Tracing bacterial evolution in deep time using new phylogenomic methods

Abstract

Bacteria are among the most abundant and diverse cellular lifeforms on Earth. The bacterial domain of life originated early in the Earth’s history, and bacterial innovations such as oxygenic photosynthesis oxidised the atmosphere and fundamentally altered the subsequent course of life’s evolution. So our understanding of bacterial evolution - how the modern groups are related to each other, the nature of their common ancestor, the timescale of bacterial diversification, and the processes of bacterial evolution - forms a major part of our understanding of the history of life on Earth as a whole. But studying bacterial evolution is challenging, both because of the deep timescales involved and because of extensive horizontal gene transfer, today and throughout their history. Gene transfer scrambles the evidence for relationships from genome data, violates the assumptions of the most commonly used phylogenetic methods, and it has sometimes been suggested that to think of bacterial history in tree-like terms is fundamentally misleading. In this talk, I will present some new methods for studying bacterial evolution that account for gene transfer, and which enable us to use much more of the available genome data to test hypotheses about bacterial evolution in deep time.
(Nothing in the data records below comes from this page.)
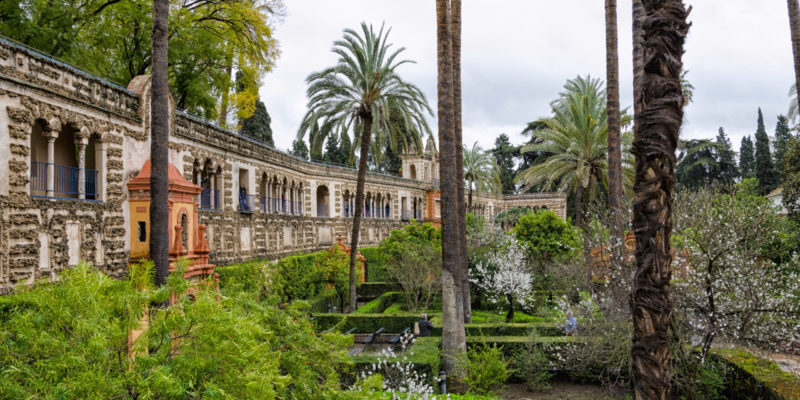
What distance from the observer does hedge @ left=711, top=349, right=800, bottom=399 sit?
30.0ft

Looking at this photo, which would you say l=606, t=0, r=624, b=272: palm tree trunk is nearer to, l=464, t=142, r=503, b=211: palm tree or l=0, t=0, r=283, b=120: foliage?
l=0, t=0, r=283, b=120: foliage

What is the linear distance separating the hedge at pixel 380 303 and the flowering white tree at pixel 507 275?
468 cm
I will present some recently published and new (unpublished) results on the phylogeny of Bacteria, the nature of the last bacterial common ancestor, the timescale of bacterial evolution, and the impact of the Great Oxidation Event (GOE) on bacterial genomes >2Ga.

Biography

Tom Williams is a Royal Society University Research Fellow and Associate Professor in Molecular Evolution at the University of Bristol, UK. He obtained an undergraduate degree in Genetics and a PhD in bioinformatics from Trinity College Dublin, Ireland, the latter under the supervision of Mario Fares. From 2010-2015, he worked as a postdoc with Martin Embley at Newcastle University, UK, on phylogenetic methods and the origin of eukaryotic cells. He started a research group at the University of Bristol in 2015. His work focuses on studying the early evolution of life using phylogenetic and comparative genomic methods.